Today I find nvidia-smi
program doesn’t display GPU
devices in order:
$ nvidia-smi -L
GPU 0: Tesla P100-PCIE-16GB (UUID: GPU-...)
GPU 1: Tesla P100-PCIE-16GB (UUID: GPU-...)
GPU 2: Tesla P100-PCIE-16GB (UUID: GPU-...)
GPU 3: Tesla V100-PCIE-16GB (UUID: GPU-...)

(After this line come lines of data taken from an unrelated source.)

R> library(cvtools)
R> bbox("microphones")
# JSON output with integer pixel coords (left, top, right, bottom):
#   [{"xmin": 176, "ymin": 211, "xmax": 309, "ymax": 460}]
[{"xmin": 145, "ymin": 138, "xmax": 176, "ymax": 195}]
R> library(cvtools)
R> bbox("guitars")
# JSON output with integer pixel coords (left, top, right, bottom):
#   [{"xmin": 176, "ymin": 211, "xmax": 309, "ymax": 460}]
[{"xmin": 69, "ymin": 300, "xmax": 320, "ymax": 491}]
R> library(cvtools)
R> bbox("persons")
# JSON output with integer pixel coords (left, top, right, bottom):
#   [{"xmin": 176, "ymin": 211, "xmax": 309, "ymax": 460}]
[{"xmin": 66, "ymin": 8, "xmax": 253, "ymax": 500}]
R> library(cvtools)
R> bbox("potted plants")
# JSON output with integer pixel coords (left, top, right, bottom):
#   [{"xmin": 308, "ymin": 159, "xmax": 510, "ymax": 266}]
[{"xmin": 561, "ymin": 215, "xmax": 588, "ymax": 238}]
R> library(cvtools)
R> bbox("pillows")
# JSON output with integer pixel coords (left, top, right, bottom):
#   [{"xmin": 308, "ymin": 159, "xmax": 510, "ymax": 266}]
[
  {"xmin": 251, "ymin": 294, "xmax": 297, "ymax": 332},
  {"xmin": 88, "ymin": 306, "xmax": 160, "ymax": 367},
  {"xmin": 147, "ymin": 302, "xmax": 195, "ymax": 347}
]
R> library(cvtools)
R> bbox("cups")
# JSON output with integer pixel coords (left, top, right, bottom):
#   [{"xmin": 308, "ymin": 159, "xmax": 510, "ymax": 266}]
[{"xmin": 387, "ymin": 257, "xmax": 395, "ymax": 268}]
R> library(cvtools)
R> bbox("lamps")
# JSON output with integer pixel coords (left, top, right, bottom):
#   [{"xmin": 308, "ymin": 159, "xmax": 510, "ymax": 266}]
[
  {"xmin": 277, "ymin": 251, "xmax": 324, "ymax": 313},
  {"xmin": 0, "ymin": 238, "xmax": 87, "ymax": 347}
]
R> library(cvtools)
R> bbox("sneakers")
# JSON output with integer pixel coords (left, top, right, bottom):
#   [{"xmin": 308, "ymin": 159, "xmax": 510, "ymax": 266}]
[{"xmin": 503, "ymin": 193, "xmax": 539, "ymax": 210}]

The above output displays V100
‘s device ID is 3
. While CUDA-Z display V100
‘s device ID is 0
:
My own lscuda also display it as the 0th
device:
$ ./lscuda
CUDA Runtime Version: 9.1
CUDA Driver Version: 9.1
GPU(s): 4
GPU Device ID: 0
Name: Tesla V100-PCIE-16GB
......
That is deliberate. nvidia-smi uses the order in which GPUs are registered with the driver at boot time. CUDA on the other hand uses an order (for historic reasons) where ID 0 is the best compute GPU in the system. The two orderings can be different. If you want a more consistent order in CUDA, too, you can for example do “export CUDA_DEVICE_ORDER=PCI_BUS_ID” or use the device UUIDs to match between the nvidia-smi and cuda order. See here for more discussion: https://stackoverflow.com/questions/13781738/how-does-cuda-assign-device-ids-to-gpus
Hi Chris,
Got it! Thanks very much for your comments!
Best Regards
Nan Xiao